One doesn't need an encyclopedic knowledge of science to hang with Jane Goodall; instead, a dose of curiosity will do. The world-famous environmentalist and animal rights crusader -- who's spent more than half her life working with chimpanzees -- has a surprisingly sharp wit and a fiercely sensitive side. Her latest book (about plants), Seeds of Hope, came under fire regarding editorial citations, but her reputation as an earthy soothsayer remains decidedly intact. I first met Goodall, now 80, at the 2013 Clinton Global Initiative Annual Meeting, where she pushed for protection of our planet's dwindling elephant populations.
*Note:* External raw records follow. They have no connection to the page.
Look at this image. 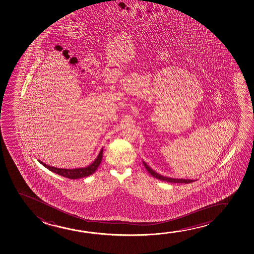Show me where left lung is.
<instances>
[{"label":"left lung","mask_w":254,"mask_h":254,"mask_svg":"<svg viewBox=\"0 0 254 254\" xmlns=\"http://www.w3.org/2000/svg\"><path fill=\"white\" fill-rule=\"evenodd\" d=\"M143 164H144V167L146 168V170L149 172V174H152V176L154 177V178L159 179L160 181H164V182H174V183H191V182H194V180H190V179H174V178H169V177H166V176H163V175H160V174H158V173H156L155 171L152 170L151 167L148 166L146 163L143 161Z\"/></svg>","instance_id":"1"}]
</instances>
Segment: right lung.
<instances>
[{
  "instance_id": "1",
  "label": "right lung",
  "mask_w": 254,
  "mask_h": 254,
  "mask_svg": "<svg viewBox=\"0 0 254 254\" xmlns=\"http://www.w3.org/2000/svg\"><path fill=\"white\" fill-rule=\"evenodd\" d=\"M102 152L103 149L101 150V152L97 156V158L95 159V161L92 163L91 165H89L88 167H83V168H75V169H64V168H57V167H51L46 165L44 162H42L39 160V162L41 163L44 167H46L47 169L52 171L55 174H58L61 176H64L65 178L72 179H80L83 178V177H87L91 174H94L96 169L98 168L100 164L102 162Z\"/></svg>"
}]
</instances>
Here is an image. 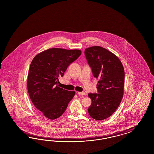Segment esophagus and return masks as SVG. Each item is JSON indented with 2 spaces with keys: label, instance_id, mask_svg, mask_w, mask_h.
<instances>
[{
  "label": "esophagus",
  "instance_id": "obj_1",
  "mask_svg": "<svg viewBox=\"0 0 154 154\" xmlns=\"http://www.w3.org/2000/svg\"><path fill=\"white\" fill-rule=\"evenodd\" d=\"M77 94H78L79 95H85V93L82 91V92H78Z\"/></svg>",
  "mask_w": 154,
  "mask_h": 154
}]
</instances>
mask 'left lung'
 <instances>
[{
    "mask_svg": "<svg viewBox=\"0 0 154 154\" xmlns=\"http://www.w3.org/2000/svg\"><path fill=\"white\" fill-rule=\"evenodd\" d=\"M85 55L94 77L99 79L98 93H89L91 104L90 116L97 120L111 116L120 105L124 95L125 72L121 61L114 54L100 46L90 47Z\"/></svg>",
    "mask_w": 154,
    "mask_h": 154,
    "instance_id": "obj_1",
    "label": "left lung"
}]
</instances>
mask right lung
Returning <instances> with one entry per match:
<instances>
[{
    "label": "right lung",
    "mask_w": 154,
    "mask_h": 154,
    "mask_svg": "<svg viewBox=\"0 0 154 154\" xmlns=\"http://www.w3.org/2000/svg\"><path fill=\"white\" fill-rule=\"evenodd\" d=\"M81 54L79 50L52 48L39 53L30 64L28 93L35 107L50 120L61 116L75 96V91L62 89L57 82Z\"/></svg>",
    "instance_id": "add662e5"
}]
</instances>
Last week, when we sat side-by-side in two cozy armchairs for another interview before the annual Captain Planet Foundation Gala in Atlanta, Goodall's soft-spoken answers felt more like sage advice from an awesome Jedi Grandma than merely the quips of an activist. Following are my 2015 New Year's resolutions, inspired by her words of wisdom:
- Make protecting the environment a priority in daily life, because even small actions add up.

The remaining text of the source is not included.